Call To Action (and the entire church reform movement for that matter) is at an exciting transition.

Positive change is happening in ways we never thought possible. My partner, Jaimy and I had often wondered if we were blessed with a child, would we raise our child in the Catholic Church? We had doubts because we want our child to experience an inclusive environment – where no one was going to be judged for who they are or what ideas they find persuasive. A community where not only women are viewed as equal but the feminine that resides in all of us is celebrated.

Just 19 days ago, Jaimy and I welcomed into our arms our first child, Nathan. In a few months, Nathan will be baptized into the Spirit of Life Catholic community - one of the many Catholic communities emerging at the grassroots level. In this Catholic community, where there are two pastors, one female, the other male, where the community makes decisions together, where no one is judged for what they think, where the sacrament of marriage is open to love between people regardless of their gender, and everyone is committed to peace, non-violence, and social justice.

This will be our son’s Catholic experience – IF we continue the important and sacred work of Call To Action.

It is sometimes difficult to be so optimistic. All one needs to do is look around to see inquisition like investigations of women religious and the firing of church employees – all because they have voiced with integrity insights intended to improve the church. This threatens those with institutional power so much that 1.1 million dollars is needed to silence such prophetic voices. In talking with several women religious, their suggestion – “let us raise a million dollars, give it to women religious so that they can investigate the Vatican!”

But we at Call To Action believe in a different kind of church.

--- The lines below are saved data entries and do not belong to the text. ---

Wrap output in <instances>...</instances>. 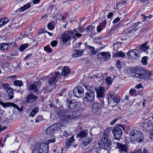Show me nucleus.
Here are the masks:
<instances>
[{
	"label": "nucleus",
	"mask_w": 153,
	"mask_h": 153,
	"mask_svg": "<svg viewBox=\"0 0 153 153\" xmlns=\"http://www.w3.org/2000/svg\"><path fill=\"white\" fill-rule=\"evenodd\" d=\"M132 77L143 79L147 78L150 76V72L149 70L141 68H137L131 73Z\"/></svg>",
	"instance_id": "1"
},
{
	"label": "nucleus",
	"mask_w": 153,
	"mask_h": 153,
	"mask_svg": "<svg viewBox=\"0 0 153 153\" xmlns=\"http://www.w3.org/2000/svg\"><path fill=\"white\" fill-rule=\"evenodd\" d=\"M129 137L134 141L140 142L143 140V137L142 133L139 131L134 129L130 133Z\"/></svg>",
	"instance_id": "2"
},
{
	"label": "nucleus",
	"mask_w": 153,
	"mask_h": 153,
	"mask_svg": "<svg viewBox=\"0 0 153 153\" xmlns=\"http://www.w3.org/2000/svg\"><path fill=\"white\" fill-rule=\"evenodd\" d=\"M101 141L103 142L105 147L108 148L111 145V141L110 139V134L108 132V130H105L104 132Z\"/></svg>",
	"instance_id": "3"
},
{
	"label": "nucleus",
	"mask_w": 153,
	"mask_h": 153,
	"mask_svg": "<svg viewBox=\"0 0 153 153\" xmlns=\"http://www.w3.org/2000/svg\"><path fill=\"white\" fill-rule=\"evenodd\" d=\"M95 95L94 91L86 92L85 97L83 98V102L87 103H92L94 102Z\"/></svg>",
	"instance_id": "4"
},
{
	"label": "nucleus",
	"mask_w": 153,
	"mask_h": 153,
	"mask_svg": "<svg viewBox=\"0 0 153 153\" xmlns=\"http://www.w3.org/2000/svg\"><path fill=\"white\" fill-rule=\"evenodd\" d=\"M0 105H1L4 108L12 107L14 108V109H16L20 111H22L23 110L22 106L20 108L16 104L11 102L4 103L1 100L0 101Z\"/></svg>",
	"instance_id": "5"
},
{
	"label": "nucleus",
	"mask_w": 153,
	"mask_h": 153,
	"mask_svg": "<svg viewBox=\"0 0 153 153\" xmlns=\"http://www.w3.org/2000/svg\"><path fill=\"white\" fill-rule=\"evenodd\" d=\"M73 94L75 97L81 98L84 94V89L81 86H78L74 89Z\"/></svg>",
	"instance_id": "6"
},
{
	"label": "nucleus",
	"mask_w": 153,
	"mask_h": 153,
	"mask_svg": "<svg viewBox=\"0 0 153 153\" xmlns=\"http://www.w3.org/2000/svg\"><path fill=\"white\" fill-rule=\"evenodd\" d=\"M114 145L116 146V148L119 149L120 153L127 152L128 147L126 145L119 142H114Z\"/></svg>",
	"instance_id": "7"
},
{
	"label": "nucleus",
	"mask_w": 153,
	"mask_h": 153,
	"mask_svg": "<svg viewBox=\"0 0 153 153\" xmlns=\"http://www.w3.org/2000/svg\"><path fill=\"white\" fill-rule=\"evenodd\" d=\"M97 94V97L98 98H103L105 96V88L103 87H100L95 89Z\"/></svg>",
	"instance_id": "8"
},
{
	"label": "nucleus",
	"mask_w": 153,
	"mask_h": 153,
	"mask_svg": "<svg viewBox=\"0 0 153 153\" xmlns=\"http://www.w3.org/2000/svg\"><path fill=\"white\" fill-rule=\"evenodd\" d=\"M111 55L108 52H102L98 54L97 57L98 59H101L102 61H106L110 58Z\"/></svg>",
	"instance_id": "9"
},
{
	"label": "nucleus",
	"mask_w": 153,
	"mask_h": 153,
	"mask_svg": "<svg viewBox=\"0 0 153 153\" xmlns=\"http://www.w3.org/2000/svg\"><path fill=\"white\" fill-rule=\"evenodd\" d=\"M37 97L32 93H29L26 98L25 101L27 103H31L34 102Z\"/></svg>",
	"instance_id": "10"
},
{
	"label": "nucleus",
	"mask_w": 153,
	"mask_h": 153,
	"mask_svg": "<svg viewBox=\"0 0 153 153\" xmlns=\"http://www.w3.org/2000/svg\"><path fill=\"white\" fill-rule=\"evenodd\" d=\"M113 133L116 139L119 140L122 135V131L120 128L117 127L113 130Z\"/></svg>",
	"instance_id": "11"
},
{
	"label": "nucleus",
	"mask_w": 153,
	"mask_h": 153,
	"mask_svg": "<svg viewBox=\"0 0 153 153\" xmlns=\"http://www.w3.org/2000/svg\"><path fill=\"white\" fill-rule=\"evenodd\" d=\"M139 52L137 49H134L128 51L127 53V55L129 58L135 59L139 56Z\"/></svg>",
	"instance_id": "12"
},
{
	"label": "nucleus",
	"mask_w": 153,
	"mask_h": 153,
	"mask_svg": "<svg viewBox=\"0 0 153 153\" xmlns=\"http://www.w3.org/2000/svg\"><path fill=\"white\" fill-rule=\"evenodd\" d=\"M66 103L68 104V108L73 109L76 107L79 102L75 101L74 100L69 101L68 99L66 101Z\"/></svg>",
	"instance_id": "13"
},
{
	"label": "nucleus",
	"mask_w": 153,
	"mask_h": 153,
	"mask_svg": "<svg viewBox=\"0 0 153 153\" xmlns=\"http://www.w3.org/2000/svg\"><path fill=\"white\" fill-rule=\"evenodd\" d=\"M69 31L66 32L62 36L61 39L63 43H66L70 39L72 36L71 34L69 33Z\"/></svg>",
	"instance_id": "14"
},
{
	"label": "nucleus",
	"mask_w": 153,
	"mask_h": 153,
	"mask_svg": "<svg viewBox=\"0 0 153 153\" xmlns=\"http://www.w3.org/2000/svg\"><path fill=\"white\" fill-rule=\"evenodd\" d=\"M48 147L46 144L44 143L41 144L39 150V153H48Z\"/></svg>",
	"instance_id": "15"
},
{
	"label": "nucleus",
	"mask_w": 153,
	"mask_h": 153,
	"mask_svg": "<svg viewBox=\"0 0 153 153\" xmlns=\"http://www.w3.org/2000/svg\"><path fill=\"white\" fill-rule=\"evenodd\" d=\"M101 105L100 103L96 102L94 103L92 107V111L93 113H96L100 110L101 109Z\"/></svg>",
	"instance_id": "16"
},
{
	"label": "nucleus",
	"mask_w": 153,
	"mask_h": 153,
	"mask_svg": "<svg viewBox=\"0 0 153 153\" xmlns=\"http://www.w3.org/2000/svg\"><path fill=\"white\" fill-rule=\"evenodd\" d=\"M27 88L28 90L33 92L36 93L38 91V87L35 84L33 83L29 84Z\"/></svg>",
	"instance_id": "17"
},
{
	"label": "nucleus",
	"mask_w": 153,
	"mask_h": 153,
	"mask_svg": "<svg viewBox=\"0 0 153 153\" xmlns=\"http://www.w3.org/2000/svg\"><path fill=\"white\" fill-rule=\"evenodd\" d=\"M88 132L87 130L81 131L77 134L76 137L80 139L85 138L88 136Z\"/></svg>",
	"instance_id": "18"
},
{
	"label": "nucleus",
	"mask_w": 153,
	"mask_h": 153,
	"mask_svg": "<svg viewBox=\"0 0 153 153\" xmlns=\"http://www.w3.org/2000/svg\"><path fill=\"white\" fill-rule=\"evenodd\" d=\"M137 29V25L135 24L131 27L125 29L124 32L127 34L128 33H132L136 31Z\"/></svg>",
	"instance_id": "19"
},
{
	"label": "nucleus",
	"mask_w": 153,
	"mask_h": 153,
	"mask_svg": "<svg viewBox=\"0 0 153 153\" xmlns=\"http://www.w3.org/2000/svg\"><path fill=\"white\" fill-rule=\"evenodd\" d=\"M55 130L56 128L54 125H53L49 126L46 129L45 131L47 134L52 135L54 133Z\"/></svg>",
	"instance_id": "20"
},
{
	"label": "nucleus",
	"mask_w": 153,
	"mask_h": 153,
	"mask_svg": "<svg viewBox=\"0 0 153 153\" xmlns=\"http://www.w3.org/2000/svg\"><path fill=\"white\" fill-rule=\"evenodd\" d=\"M74 136H72L66 140L65 141V147L66 148H68L71 146L74 140Z\"/></svg>",
	"instance_id": "21"
},
{
	"label": "nucleus",
	"mask_w": 153,
	"mask_h": 153,
	"mask_svg": "<svg viewBox=\"0 0 153 153\" xmlns=\"http://www.w3.org/2000/svg\"><path fill=\"white\" fill-rule=\"evenodd\" d=\"M30 7V3H28L24 6H22L21 7L18 8L16 10V12H21L25 11V10L29 9Z\"/></svg>",
	"instance_id": "22"
},
{
	"label": "nucleus",
	"mask_w": 153,
	"mask_h": 153,
	"mask_svg": "<svg viewBox=\"0 0 153 153\" xmlns=\"http://www.w3.org/2000/svg\"><path fill=\"white\" fill-rule=\"evenodd\" d=\"M93 140V139L92 138H86L83 140L82 143V145L84 146H86L90 144Z\"/></svg>",
	"instance_id": "23"
},
{
	"label": "nucleus",
	"mask_w": 153,
	"mask_h": 153,
	"mask_svg": "<svg viewBox=\"0 0 153 153\" xmlns=\"http://www.w3.org/2000/svg\"><path fill=\"white\" fill-rule=\"evenodd\" d=\"M58 80L57 78L53 76L51 77H50L49 78L48 80V83L50 85H54L56 83Z\"/></svg>",
	"instance_id": "24"
},
{
	"label": "nucleus",
	"mask_w": 153,
	"mask_h": 153,
	"mask_svg": "<svg viewBox=\"0 0 153 153\" xmlns=\"http://www.w3.org/2000/svg\"><path fill=\"white\" fill-rule=\"evenodd\" d=\"M58 114L62 120H65V119H66V112L65 110H61Z\"/></svg>",
	"instance_id": "25"
},
{
	"label": "nucleus",
	"mask_w": 153,
	"mask_h": 153,
	"mask_svg": "<svg viewBox=\"0 0 153 153\" xmlns=\"http://www.w3.org/2000/svg\"><path fill=\"white\" fill-rule=\"evenodd\" d=\"M100 103L101 106H103L104 108H107L109 104L110 103L109 99L108 98L106 99V100L104 101V100L101 99L100 100Z\"/></svg>",
	"instance_id": "26"
},
{
	"label": "nucleus",
	"mask_w": 153,
	"mask_h": 153,
	"mask_svg": "<svg viewBox=\"0 0 153 153\" xmlns=\"http://www.w3.org/2000/svg\"><path fill=\"white\" fill-rule=\"evenodd\" d=\"M148 41L146 42L142 45H140L139 47V49L140 50L143 51H146L149 48V46H147Z\"/></svg>",
	"instance_id": "27"
},
{
	"label": "nucleus",
	"mask_w": 153,
	"mask_h": 153,
	"mask_svg": "<svg viewBox=\"0 0 153 153\" xmlns=\"http://www.w3.org/2000/svg\"><path fill=\"white\" fill-rule=\"evenodd\" d=\"M125 56V53L121 51L114 52L113 53V56L114 57H123Z\"/></svg>",
	"instance_id": "28"
},
{
	"label": "nucleus",
	"mask_w": 153,
	"mask_h": 153,
	"mask_svg": "<svg viewBox=\"0 0 153 153\" xmlns=\"http://www.w3.org/2000/svg\"><path fill=\"white\" fill-rule=\"evenodd\" d=\"M96 151L97 153H108V150L106 148L98 147L96 149Z\"/></svg>",
	"instance_id": "29"
},
{
	"label": "nucleus",
	"mask_w": 153,
	"mask_h": 153,
	"mask_svg": "<svg viewBox=\"0 0 153 153\" xmlns=\"http://www.w3.org/2000/svg\"><path fill=\"white\" fill-rule=\"evenodd\" d=\"M70 73L69 69L67 66L64 67L63 71L62 72V75L63 76H65L67 75Z\"/></svg>",
	"instance_id": "30"
},
{
	"label": "nucleus",
	"mask_w": 153,
	"mask_h": 153,
	"mask_svg": "<svg viewBox=\"0 0 153 153\" xmlns=\"http://www.w3.org/2000/svg\"><path fill=\"white\" fill-rule=\"evenodd\" d=\"M78 32L77 30H74L73 31L70 30L69 33L70 34H71V36L73 35V38L74 37V35H75L77 37H79L81 36L82 35L81 34L78 33Z\"/></svg>",
	"instance_id": "31"
},
{
	"label": "nucleus",
	"mask_w": 153,
	"mask_h": 153,
	"mask_svg": "<svg viewBox=\"0 0 153 153\" xmlns=\"http://www.w3.org/2000/svg\"><path fill=\"white\" fill-rule=\"evenodd\" d=\"M9 21V19L7 18H2L0 20V27L7 24Z\"/></svg>",
	"instance_id": "32"
},
{
	"label": "nucleus",
	"mask_w": 153,
	"mask_h": 153,
	"mask_svg": "<svg viewBox=\"0 0 153 153\" xmlns=\"http://www.w3.org/2000/svg\"><path fill=\"white\" fill-rule=\"evenodd\" d=\"M114 77H112L111 76H110L107 77L105 79V81L108 86L111 85L112 83Z\"/></svg>",
	"instance_id": "33"
},
{
	"label": "nucleus",
	"mask_w": 153,
	"mask_h": 153,
	"mask_svg": "<svg viewBox=\"0 0 153 153\" xmlns=\"http://www.w3.org/2000/svg\"><path fill=\"white\" fill-rule=\"evenodd\" d=\"M39 111V109L37 107L35 108L30 113V115L33 117Z\"/></svg>",
	"instance_id": "34"
},
{
	"label": "nucleus",
	"mask_w": 153,
	"mask_h": 153,
	"mask_svg": "<svg viewBox=\"0 0 153 153\" xmlns=\"http://www.w3.org/2000/svg\"><path fill=\"white\" fill-rule=\"evenodd\" d=\"M48 28L50 30H53L55 28L54 22L51 21L48 24Z\"/></svg>",
	"instance_id": "35"
},
{
	"label": "nucleus",
	"mask_w": 153,
	"mask_h": 153,
	"mask_svg": "<svg viewBox=\"0 0 153 153\" xmlns=\"http://www.w3.org/2000/svg\"><path fill=\"white\" fill-rule=\"evenodd\" d=\"M28 43H25L22 44L19 48V50L21 52H22L28 46Z\"/></svg>",
	"instance_id": "36"
},
{
	"label": "nucleus",
	"mask_w": 153,
	"mask_h": 153,
	"mask_svg": "<svg viewBox=\"0 0 153 153\" xmlns=\"http://www.w3.org/2000/svg\"><path fill=\"white\" fill-rule=\"evenodd\" d=\"M94 26L92 27V26H89L86 28V30L87 32H91L93 34L94 32Z\"/></svg>",
	"instance_id": "37"
},
{
	"label": "nucleus",
	"mask_w": 153,
	"mask_h": 153,
	"mask_svg": "<svg viewBox=\"0 0 153 153\" xmlns=\"http://www.w3.org/2000/svg\"><path fill=\"white\" fill-rule=\"evenodd\" d=\"M13 84L15 86L20 87L23 85V83L21 81L16 80L14 81Z\"/></svg>",
	"instance_id": "38"
},
{
	"label": "nucleus",
	"mask_w": 153,
	"mask_h": 153,
	"mask_svg": "<svg viewBox=\"0 0 153 153\" xmlns=\"http://www.w3.org/2000/svg\"><path fill=\"white\" fill-rule=\"evenodd\" d=\"M148 57L147 56H145L142 57L141 62L144 65H146L147 64V59Z\"/></svg>",
	"instance_id": "39"
},
{
	"label": "nucleus",
	"mask_w": 153,
	"mask_h": 153,
	"mask_svg": "<svg viewBox=\"0 0 153 153\" xmlns=\"http://www.w3.org/2000/svg\"><path fill=\"white\" fill-rule=\"evenodd\" d=\"M108 99H109L110 98H111L113 99L114 98V97H115V96L114 94V93L112 91H111L108 92Z\"/></svg>",
	"instance_id": "40"
},
{
	"label": "nucleus",
	"mask_w": 153,
	"mask_h": 153,
	"mask_svg": "<svg viewBox=\"0 0 153 153\" xmlns=\"http://www.w3.org/2000/svg\"><path fill=\"white\" fill-rule=\"evenodd\" d=\"M3 87L6 92L9 90L11 88L10 85L8 84H3Z\"/></svg>",
	"instance_id": "41"
},
{
	"label": "nucleus",
	"mask_w": 153,
	"mask_h": 153,
	"mask_svg": "<svg viewBox=\"0 0 153 153\" xmlns=\"http://www.w3.org/2000/svg\"><path fill=\"white\" fill-rule=\"evenodd\" d=\"M82 51H78L76 53H74L72 55V56L75 57L80 56L82 55Z\"/></svg>",
	"instance_id": "42"
},
{
	"label": "nucleus",
	"mask_w": 153,
	"mask_h": 153,
	"mask_svg": "<svg viewBox=\"0 0 153 153\" xmlns=\"http://www.w3.org/2000/svg\"><path fill=\"white\" fill-rule=\"evenodd\" d=\"M61 134H62V136L65 137H68V136H71L70 133L66 131H64L62 132Z\"/></svg>",
	"instance_id": "43"
},
{
	"label": "nucleus",
	"mask_w": 153,
	"mask_h": 153,
	"mask_svg": "<svg viewBox=\"0 0 153 153\" xmlns=\"http://www.w3.org/2000/svg\"><path fill=\"white\" fill-rule=\"evenodd\" d=\"M88 47H89V49L90 50L93 54H95L96 53L95 51V48L94 47L90 45H88Z\"/></svg>",
	"instance_id": "44"
},
{
	"label": "nucleus",
	"mask_w": 153,
	"mask_h": 153,
	"mask_svg": "<svg viewBox=\"0 0 153 153\" xmlns=\"http://www.w3.org/2000/svg\"><path fill=\"white\" fill-rule=\"evenodd\" d=\"M12 67L14 68V71H16L19 68V65L18 63L16 62L13 63L12 65Z\"/></svg>",
	"instance_id": "45"
},
{
	"label": "nucleus",
	"mask_w": 153,
	"mask_h": 153,
	"mask_svg": "<svg viewBox=\"0 0 153 153\" xmlns=\"http://www.w3.org/2000/svg\"><path fill=\"white\" fill-rule=\"evenodd\" d=\"M43 119L42 116L41 115H39L35 119L36 123H37L38 122L41 121Z\"/></svg>",
	"instance_id": "46"
},
{
	"label": "nucleus",
	"mask_w": 153,
	"mask_h": 153,
	"mask_svg": "<svg viewBox=\"0 0 153 153\" xmlns=\"http://www.w3.org/2000/svg\"><path fill=\"white\" fill-rule=\"evenodd\" d=\"M56 18V19L60 20V19H64L65 17H64L62 16L61 14H57L55 17Z\"/></svg>",
	"instance_id": "47"
},
{
	"label": "nucleus",
	"mask_w": 153,
	"mask_h": 153,
	"mask_svg": "<svg viewBox=\"0 0 153 153\" xmlns=\"http://www.w3.org/2000/svg\"><path fill=\"white\" fill-rule=\"evenodd\" d=\"M84 86L85 88L88 91V92H93V91H92V88L89 85H84Z\"/></svg>",
	"instance_id": "48"
},
{
	"label": "nucleus",
	"mask_w": 153,
	"mask_h": 153,
	"mask_svg": "<svg viewBox=\"0 0 153 153\" xmlns=\"http://www.w3.org/2000/svg\"><path fill=\"white\" fill-rule=\"evenodd\" d=\"M3 45L4 50H7L9 48V45L8 44L5 43H3Z\"/></svg>",
	"instance_id": "49"
},
{
	"label": "nucleus",
	"mask_w": 153,
	"mask_h": 153,
	"mask_svg": "<svg viewBox=\"0 0 153 153\" xmlns=\"http://www.w3.org/2000/svg\"><path fill=\"white\" fill-rule=\"evenodd\" d=\"M44 49L45 51L49 53H50L52 51V49L49 48L48 46H45L44 47Z\"/></svg>",
	"instance_id": "50"
},
{
	"label": "nucleus",
	"mask_w": 153,
	"mask_h": 153,
	"mask_svg": "<svg viewBox=\"0 0 153 153\" xmlns=\"http://www.w3.org/2000/svg\"><path fill=\"white\" fill-rule=\"evenodd\" d=\"M74 117V116H71L70 114V116H68L67 117L66 116V119H65V121H67L69 120H71L73 119Z\"/></svg>",
	"instance_id": "51"
},
{
	"label": "nucleus",
	"mask_w": 153,
	"mask_h": 153,
	"mask_svg": "<svg viewBox=\"0 0 153 153\" xmlns=\"http://www.w3.org/2000/svg\"><path fill=\"white\" fill-rule=\"evenodd\" d=\"M113 101L115 102H118L120 100L119 98L117 96L115 95V97L113 99Z\"/></svg>",
	"instance_id": "52"
},
{
	"label": "nucleus",
	"mask_w": 153,
	"mask_h": 153,
	"mask_svg": "<svg viewBox=\"0 0 153 153\" xmlns=\"http://www.w3.org/2000/svg\"><path fill=\"white\" fill-rule=\"evenodd\" d=\"M116 66L117 67V68L119 69H120L121 68V65L120 64V62L119 60H117V61L116 63Z\"/></svg>",
	"instance_id": "53"
},
{
	"label": "nucleus",
	"mask_w": 153,
	"mask_h": 153,
	"mask_svg": "<svg viewBox=\"0 0 153 153\" xmlns=\"http://www.w3.org/2000/svg\"><path fill=\"white\" fill-rule=\"evenodd\" d=\"M120 118V117H116L115 119H114L111 122L110 124L111 125H113Z\"/></svg>",
	"instance_id": "54"
},
{
	"label": "nucleus",
	"mask_w": 153,
	"mask_h": 153,
	"mask_svg": "<svg viewBox=\"0 0 153 153\" xmlns=\"http://www.w3.org/2000/svg\"><path fill=\"white\" fill-rule=\"evenodd\" d=\"M8 97L9 99H12L14 97L13 92L11 93H9V94H8Z\"/></svg>",
	"instance_id": "55"
},
{
	"label": "nucleus",
	"mask_w": 153,
	"mask_h": 153,
	"mask_svg": "<svg viewBox=\"0 0 153 153\" xmlns=\"http://www.w3.org/2000/svg\"><path fill=\"white\" fill-rule=\"evenodd\" d=\"M57 44V42L56 40H54L51 43V45L52 47H54Z\"/></svg>",
	"instance_id": "56"
},
{
	"label": "nucleus",
	"mask_w": 153,
	"mask_h": 153,
	"mask_svg": "<svg viewBox=\"0 0 153 153\" xmlns=\"http://www.w3.org/2000/svg\"><path fill=\"white\" fill-rule=\"evenodd\" d=\"M55 140L54 138H53L51 139L48 140L47 142V143L48 144L51 143H54L55 141Z\"/></svg>",
	"instance_id": "57"
},
{
	"label": "nucleus",
	"mask_w": 153,
	"mask_h": 153,
	"mask_svg": "<svg viewBox=\"0 0 153 153\" xmlns=\"http://www.w3.org/2000/svg\"><path fill=\"white\" fill-rule=\"evenodd\" d=\"M10 64L8 62H5L4 64V67L6 68H9L10 66Z\"/></svg>",
	"instance_id": "58"
},
{
	"label": "nucleus",
	"mask_w": 153,
	"mask_h": 153,
	"mask_svg": "<svg viewBox=\"0 0 153 153\" xmlns=\"http://www.w3.org/2000/svg\"><path fill=\"white\" fill-rule=\"evenodd\" d=\"M120 18L119 17L116 18L113 21V23L114 24L117 23L120 20Z\"/></svg>",
	"instance_id": "59"
},
{
	"label": "nucleus",
	"mask_w": 153,
	"mask_h": 153,
	"mask_svg": "<svg viewBox=\"0 0 153 153\" xmlns=\"http://www.w3.org/2000/svg\"><path fill=\"white\" fill-rule=\"evenodd\" d=\"M97 30L98 32H100L103 29V28L100 25H98L97 27Z\"/></svg>",
	"instance_id": "60"
},
{
	"label": "nucleus",
	"mask_w": 153,
	"mask_h": 153,
	"mask_svg": "<svg viewBox=\"0 0 153 153\" xmlns=\"http://www.w3.org/2000/svg\"><path fill=\"white\" fill-rule=\"evenodd\" d=\"M113 15V13L111 12H110L108 14L107 16V17L109 18L110 19L111 18V17Z\"/></svg>",
	"instance_id": "61"
},
{
	"label": "nucleus",
	"mask_w": 153,
	"mask_h": 153,
	"mask_svg": "<svg viewBox=\"0 0 153 153\" xmlns=\"http://www.w3.org/2000/svg\"><path fill=\"white\" fill-rule=\"evenodd\" d=\"M106 22L105 21V22H104L102 23L100 25L102 28H103V27H105V26L106 25Z\"/></svg>",
	"instance_id": "62"
},
{
	"label": "nucleus",
	"mask_w": 153,
	"mask_h": 153,
	"mask_svg": "<svg viewBox=\"0 0 153 153\" xmlns=\"http://www.w3.org/2000/svg\"><path fill=\"white\" fill-rule=\"evenodd\" d=\"M31 55H32V54H31V53L29 54H28L25 57L24 59H25V60L27 59H28L31 56Z\"/></svg>",
	"instance_id": "63"
},
{
	"label": "nucleus",
	"mask_w": 153,
	"mask_h": 153,
	"mask_svg": "<svg viewBox=\"0 0 153 153\" xmlns=\"http://www.w3.org/2000/svg\"><path fill=\"white\" fill-rule=\"evenodd\" d=\"M150 138L151 139H153V129L150 132Z\"/></svg>",
	"instance_id": "64"
}]
</instances>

We believe in a church that instead of investigating one another, we hold honest, transparent, and open dialogue, especially when we disagree.

- a church that not only advocates for the poor and oppressed but does so from a place of love, peace, and non-violence.

- a church that not only works for equal opportunity for women in church leadership, but also recognizes the holy feminine that dwells within us all… in men as well as women.

- a church that not only addresses racism in our communities and organizational structures, but also honestly confronts white privilege and racism in ourselves.

- a church that not only values its youth, but invites every generation to fully participate so that the wisdom generation can learn from youth just as much as youth can learn from those most experienced in life.

- a church that not only affirms and celebrates LGBT people, but believes these sisters and brothers should be welcomed to all sacraments, not just some of them.

This vision of church will happen, but it has to come from us. Never before has Call To Action been so needed! The kin-dom of God is near and we are being called to co-create with God an inclusive church where everyone is celebrated for being the person they were created to be.

There have been and will always be distractions that will tempt to discourage us.

The lack of accountability and abuse of power has hurt children, women, and men, closed beloved parishes, and weakened the church’s moral credibility.

Disagreements offered in good faith are met with one’s Catholic identity being questioned, punishment rendered, and excommunication threatened. And this is done ALL in the name of God.

It is enough to drive one to the edge. But it is at the edge where we are called to be.

Our CTA staff meetings always begin with prayer or reflection. At her last official CTA staff meeting, Transitional Executive Director, Pat O’Connell offered a reflection – the words of French poet and philosopher, Guillaume Apollinaire, I conclude my remarks this evening with his wisdom.

He writes:

“Come to the edge,
We’re afraid.
Come to the edge,
We can’t, we’ll die!
Come to the edge.
And they came.
And He pushed them
and they flew.”

My sisters and brothers, it is at this extraordinary time of human history that we’re being called to the edge.

Let us together stand on the edge, so that our toes dangle over the side, and together let us invite God in her infinite wisdom and playfulness, push us so that together, we renew our church, and fly.